____ Information shown

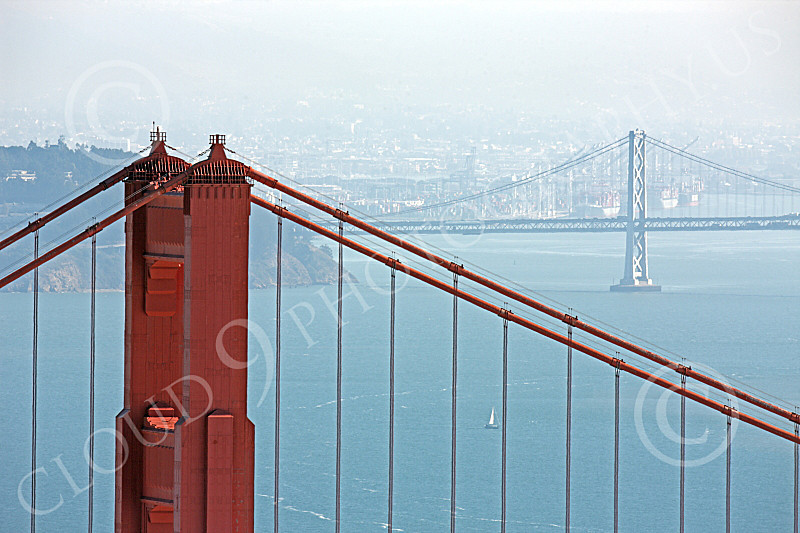 ENGF-GGB 00208 A tight crop of the top of the Golden Gate Bridge's north tower with the Bay Bridge in the background, by Peter J Mancus
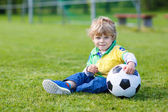 Blond boy of 3 playing soccer with football on football field — Stock Photo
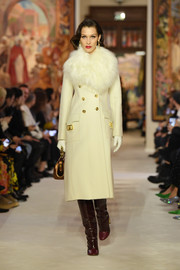 Bella Hadid was the picture of luxury in a cream-colored coat with a fur collar and gold buttons while walking the Lanvin runway.
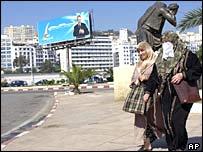 Algerian women walk near a campaign poster of Algerian President Abdelaziz Bouteflika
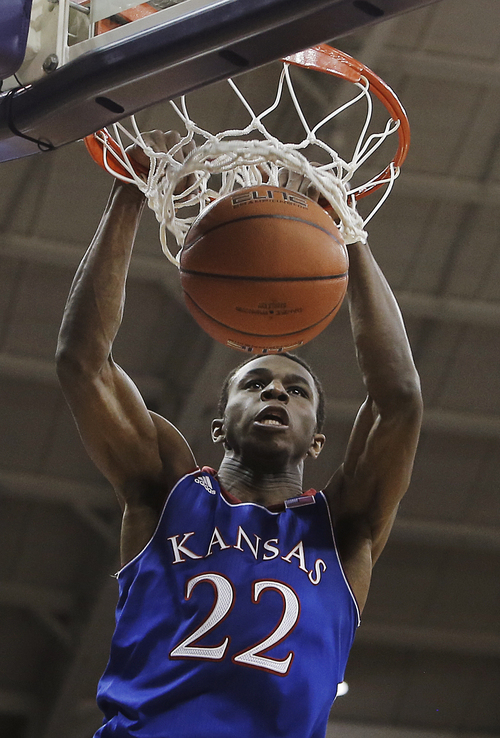 Kansas guard Andrew Wiggins (22) dunks in the first half of an NCAA college basketball game against TCU, Saturday, Jan. 25, 2014, in Fort Worth, Texas. (AP Photo/Brandon Wade)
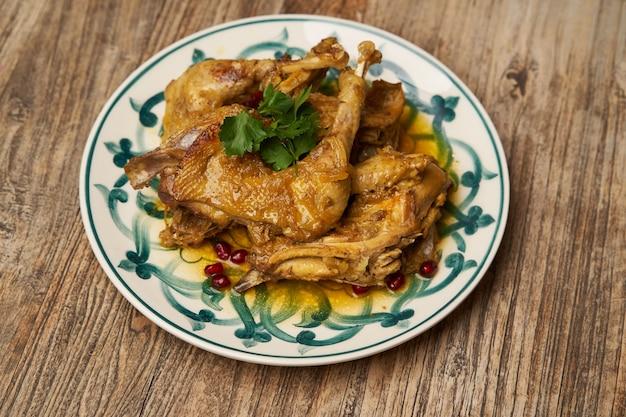 Cosce di pollo fritte con melograno e prezzemolo sul fondo della tavola in legno con spazio di copia, vista dall'alto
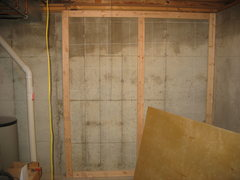 Rock Climbing Photo: 2x4s bolted to foundation cement, ready to install...
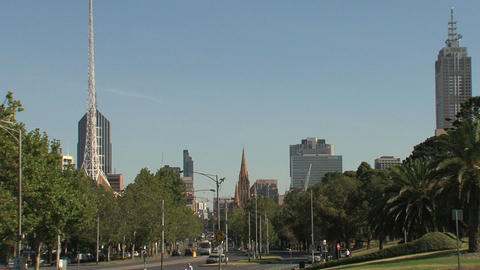 Downtown Melbourne street with St. Paul's Cathedral and Victorian Arts Centre Spire Footage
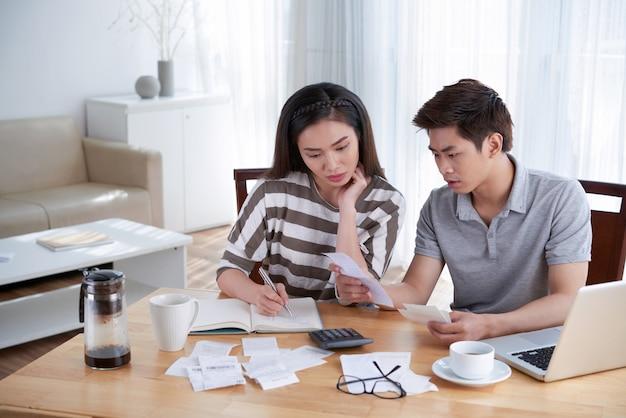 Man en vrouw die binnenlandse begroting thuis berekenen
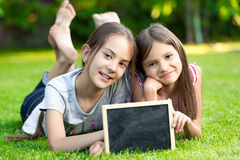 Δύο μικρά κορίτσια που θέτουν στη χλόη με τον κενό πίνακα κιμωλίας Στοκ φωτογραφία με δικαίωμα ελεύθερης χρήσης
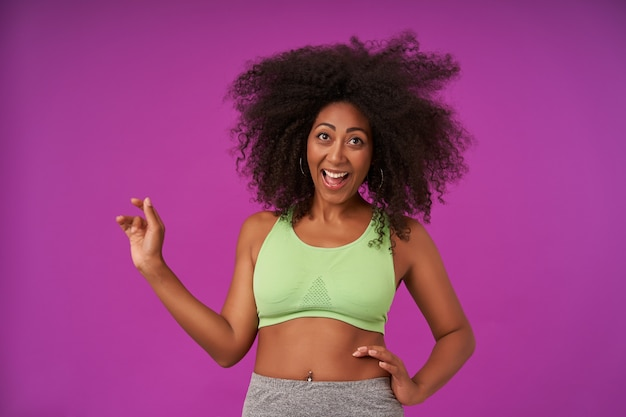 Mooie vrouw toont haar aangename emoties op paars, draagt een lichtgroene sportieve top, lacht vrolijk met brede mond open, houdt een handpalm om de taille en tilt de andere op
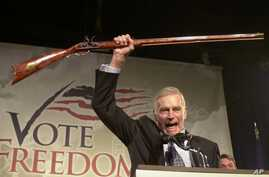 """FILE - In this Monday, Oct. 21, 2002 file photo, National Rifle Association President Charlton Heston holds up a rifle as he addresses gun owners during a """"get-out-the-vote"""" rally in Manchester, N.H."""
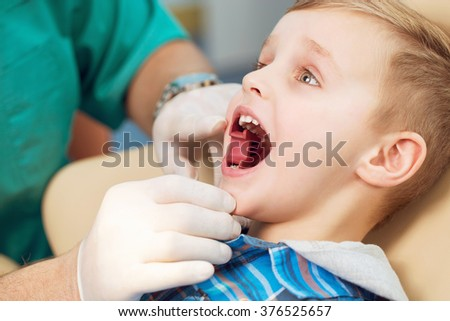 Dental inspection is being given to little boy surrounded by dentist and his assistant - stock photo
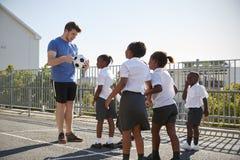 Jeunes garçons dans un terrain de jeu d'école avec le professeur tenant la boule images libres de droits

________

* [Task statement] For each entry, copy the text exactly and leave out any image it carries.

* [Task answer]
 ENGF-GGB 00208 A tight crop of the top of the Golden Gate Bridge's north tower with the Bay Bridge in the background, by Peter J Mancus
 Blond boy of 3 playing soccer with football on football field — Stock Photo
 Bella Hadid was the picture of luxury in a cream-colored coat with a fur collar and gold buttons while walking the Lanvin runway.
 Algerian women walk near a campaign poster of Algerian President Abdelaziz Bouteflika
 Kansas guard Andrew Wiggins (22) dunks in the first half of an NCAA college basketball game against TCU, Saturday, Jan. 25, 2014, in Fort Worth, Texas. (AP Photo/Brandon Wade)
 Cosce di pollo fritte con melograno e prezzemolo sul fondo della tavola in legno con spazio di copia, vista dall'alto
 Rock Climbing Photo: 2x4s bolted to foundation cement, ready to install...
 Downtown Melbourne street with St. Paul's Cathedral and Victorian Arts Centre Spire Footage
 Man en vrouw die binnenlandse begroting thuis berekenen
 Δύο μικρά κορίτσια που θέτουν στη χλόη με τον κενό πίνακα κιμωλίας Στοκ φωτογραφία με δικαίωμα ελεύθερης χρήσης
 Mooie vrouw toont haar aangename emoties op paars, draagt een lichtgroene sportieve top, lacht vrolijk met brede mond open, houdt een handpalm om de taille en tilt de andere op
 """FILE - In this Monday, Oct. 21, 2002 file photo, National Rifle Association President Charlton Heston holds up a rifle as he addresses gun owners during a """"get-out-the-vote"""" rally in Manchester, N.H."""
 Dental inspection is being given to little boy surrounded by dentist and his assistant - stock photo
 Jeunes garçons dans un terrain de jeu d'école avec le professeur tenant la boule images libres de droits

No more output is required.